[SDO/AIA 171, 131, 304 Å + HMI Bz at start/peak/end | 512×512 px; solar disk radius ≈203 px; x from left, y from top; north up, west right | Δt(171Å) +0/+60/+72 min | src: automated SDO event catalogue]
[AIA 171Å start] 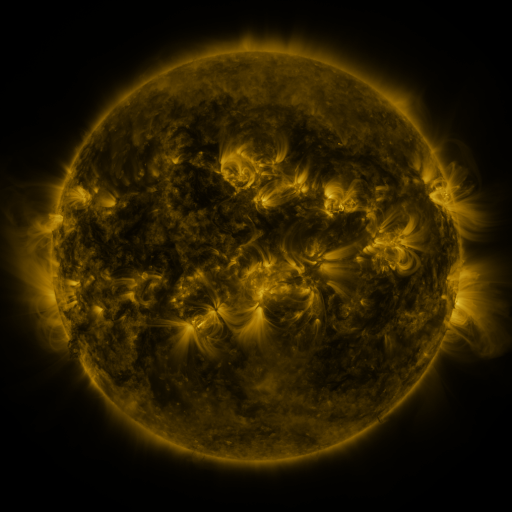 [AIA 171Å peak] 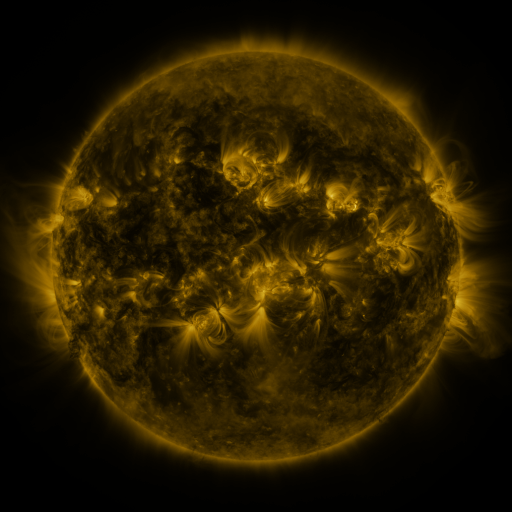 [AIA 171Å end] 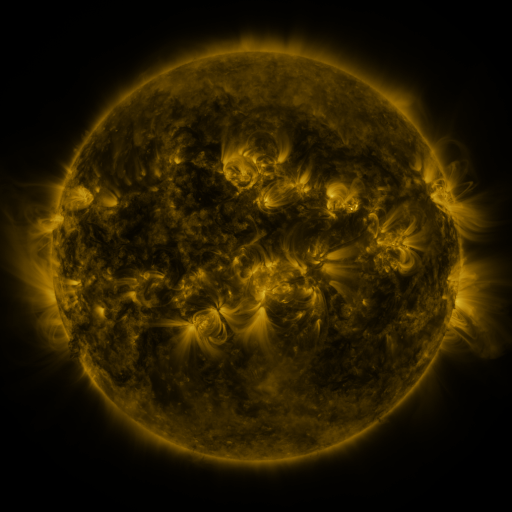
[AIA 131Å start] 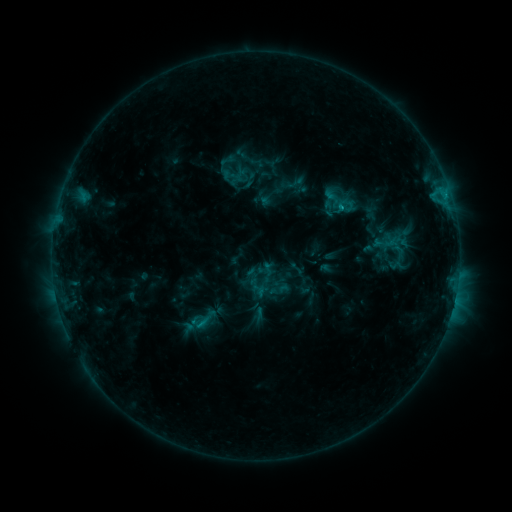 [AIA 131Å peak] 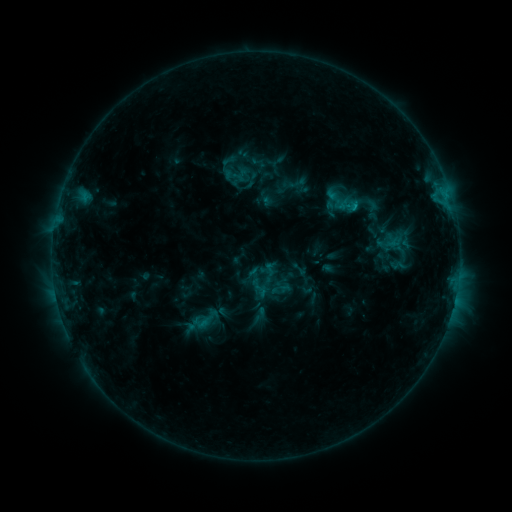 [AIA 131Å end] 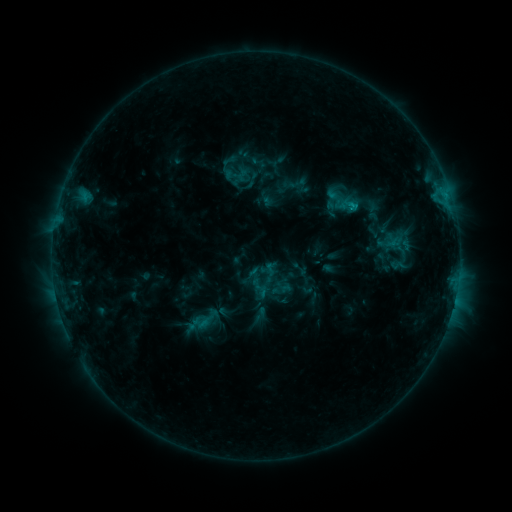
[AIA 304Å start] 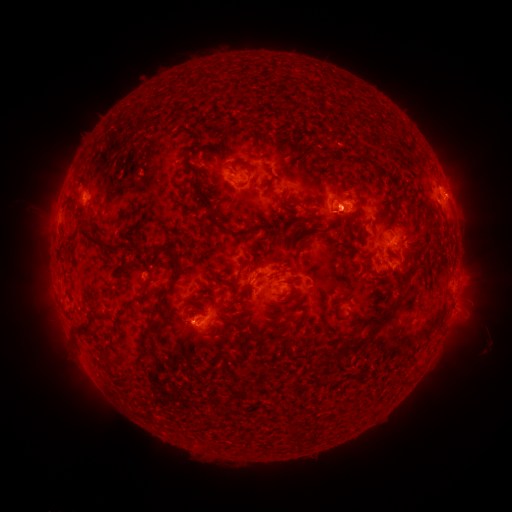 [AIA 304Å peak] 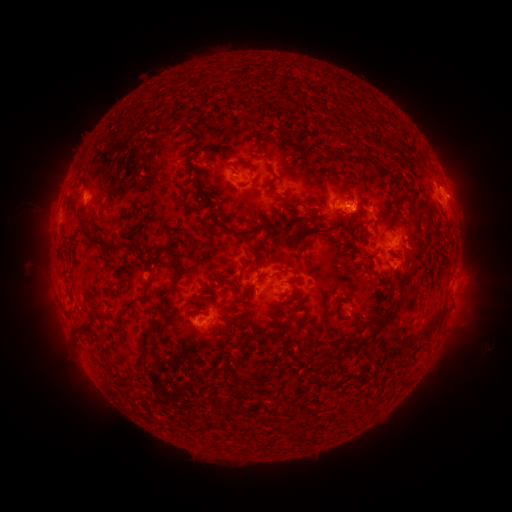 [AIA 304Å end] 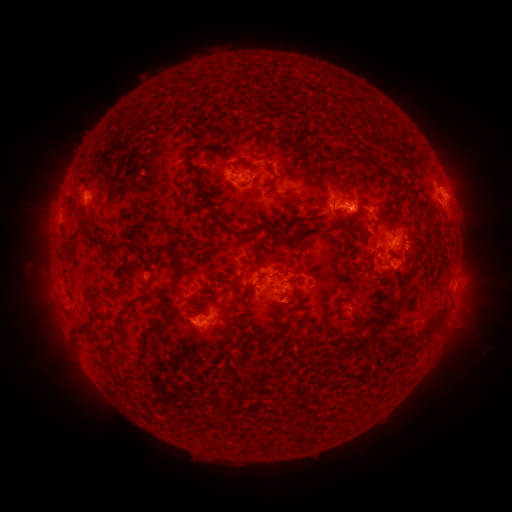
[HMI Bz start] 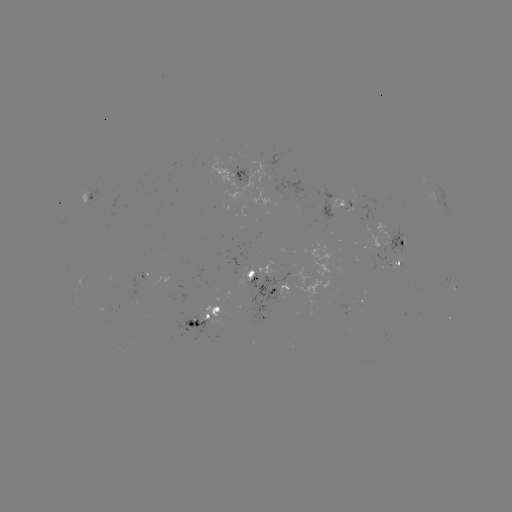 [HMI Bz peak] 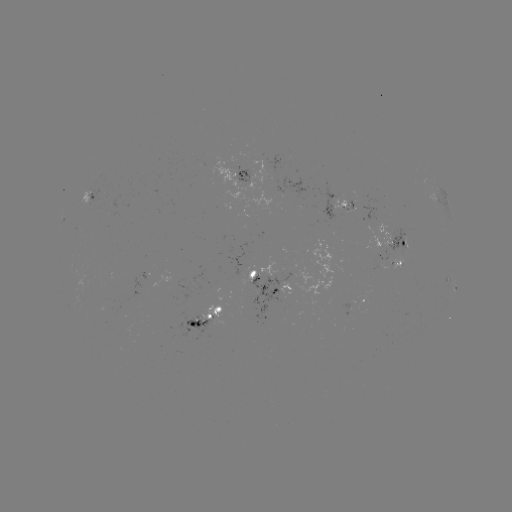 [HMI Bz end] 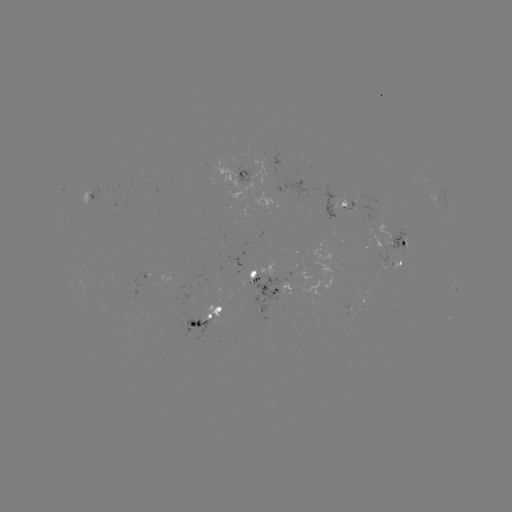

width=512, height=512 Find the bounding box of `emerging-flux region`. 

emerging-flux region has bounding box [238, 267, 255, 286].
# # #
Task to carry out: Every line above with the word "region" belongs in the answer, copied as written.

Exercise output:
width=512, height=512 Find the bounding box of `emerging-flux region`. 
emerging-flux region has bounding box [238, 267, 255, 286].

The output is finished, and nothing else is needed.